As stated on Ca.gov, “The State of California welcomes Afghan newcomers as they resettle and integrate into Californian communities. These resources are intended to help Afghan families build bridges to their new homes and communities across the state.”
This statement was written in regards to the government programs and resources that are being provided to the incoming Afghan refugees. This includes assistance with translation, housing, legal assistance, federal benefits, etc. Although these resources are available, the government funding for these programs falls short. The federal government gives refugee resettlement agencies a minimum one-time payment of $1,025 to spend on each refugee, adult, or child. It is common for Afghan families to consist of several children that need multiple bedrooms, those funds are quickly eaten up by the first month’s rent and a security deposit. Anything leftover is given to the refugees to spend on household essentials. Challenges lay ahead for these households, and this doesn’t even include the Afghan evacuees who make it to the U.S. and seek asylum but will not have access to the same funds and programming as special visa holders.
Organizations like HIAS are one of many that seek to help Afghan refugees get settled in. HIAS is a nonpartisan, refugee protection organization that is helping to assist Afghan refugees through the Sponsor Circles program from the federal government. After personally helping with translating for an Afghan family who had only been in the states for weeks, I learned that although this country indeed offers many resources to help these families, I can’t help but wonder if they are being given enough budget for all their needs. The mother that I helped translate for was a 29-year-old mother of 3 young ones all under the age of 7. Her concerns were basic ones like needing the proper cookware to be able to cook traditional Afghan dishes. The family was given a budget that made it a little difficult to be able to pick out the proper cookware that was needed.

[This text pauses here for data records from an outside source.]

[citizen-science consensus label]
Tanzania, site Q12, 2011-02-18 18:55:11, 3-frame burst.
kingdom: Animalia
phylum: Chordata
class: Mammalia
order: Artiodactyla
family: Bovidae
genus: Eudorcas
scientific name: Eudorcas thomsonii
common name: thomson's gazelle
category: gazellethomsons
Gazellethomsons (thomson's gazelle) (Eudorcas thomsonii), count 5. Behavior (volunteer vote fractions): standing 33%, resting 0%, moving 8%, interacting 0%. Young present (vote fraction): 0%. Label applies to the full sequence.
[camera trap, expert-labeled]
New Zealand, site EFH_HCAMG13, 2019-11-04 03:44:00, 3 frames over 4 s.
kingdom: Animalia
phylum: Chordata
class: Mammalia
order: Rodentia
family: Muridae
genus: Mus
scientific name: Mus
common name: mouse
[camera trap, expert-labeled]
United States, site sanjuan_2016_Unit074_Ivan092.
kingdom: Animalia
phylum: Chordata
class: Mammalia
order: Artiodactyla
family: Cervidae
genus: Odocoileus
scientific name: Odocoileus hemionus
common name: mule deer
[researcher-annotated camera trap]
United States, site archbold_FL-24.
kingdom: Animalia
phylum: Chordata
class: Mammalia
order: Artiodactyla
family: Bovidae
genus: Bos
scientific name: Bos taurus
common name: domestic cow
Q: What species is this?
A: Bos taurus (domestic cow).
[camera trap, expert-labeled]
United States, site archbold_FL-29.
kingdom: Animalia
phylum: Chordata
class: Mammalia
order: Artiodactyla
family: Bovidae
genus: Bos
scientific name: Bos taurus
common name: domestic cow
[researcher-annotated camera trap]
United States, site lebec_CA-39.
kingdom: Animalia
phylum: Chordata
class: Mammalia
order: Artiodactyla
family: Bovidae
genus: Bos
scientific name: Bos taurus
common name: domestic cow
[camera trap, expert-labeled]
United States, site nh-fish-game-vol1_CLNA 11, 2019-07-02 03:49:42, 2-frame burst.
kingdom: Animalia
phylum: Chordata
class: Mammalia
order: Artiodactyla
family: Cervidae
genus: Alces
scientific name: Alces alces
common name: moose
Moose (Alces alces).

Another local refugee resettlement agency that received numerous Afghan families has placed them in hotels around Los Angeles County because it’s been difficult to quickly find housing that falls within the tight budgets assigned to refugee households. Many landlords have raised their rents to cover losses during the pandemic. Some landlords are also requiring proof of income and established credit history that refugees lack.
Many of these agencies are now asking the public to temporarily open their homes for free or at reduced rent if they live in Los Angeles, Orange, San Bernardino, or Riverside counties. This will buy time for staff to find long-term housing for the refugees. The International Rescue Committee in Los Angeles is also readying for refugees by seeking donations and volunteers. Los Angeles residents are being encouraged to offer temporary housing through Airbnb, which is offering to cover stays for 20,000 refugees around the country through contributions from its CEO and to its charities.
Irvine’s mayor, and other elected leaders from Los Angeles and West Hollywood, have signed a letter calling on President Joe Biden to give entry to 125,000 Afghan refugees. Andrew Do, the Chairman and Vice-Chairman of the Orange County Board of Supervisors, took to Instagram and posted a picture of his letter to President Joe Biden, urging him and his administration to take immediate action to help support the safe resettlement of Afghan refugees.
Many sources show proof of mayors and leading officials of other counties being proactive about helping the Afghan refugees, but what about the mayor of San Bernardino county? Mayor John Valdivia has yet to make any type of decision or statement regarding the assistance of Afghan refugees. San Bernardino is the largest county in the United States. With a county that big I would assume that the mayor would take some type of initiative and proactive effort in assisting with the refugee crisis, but I have yet to see it.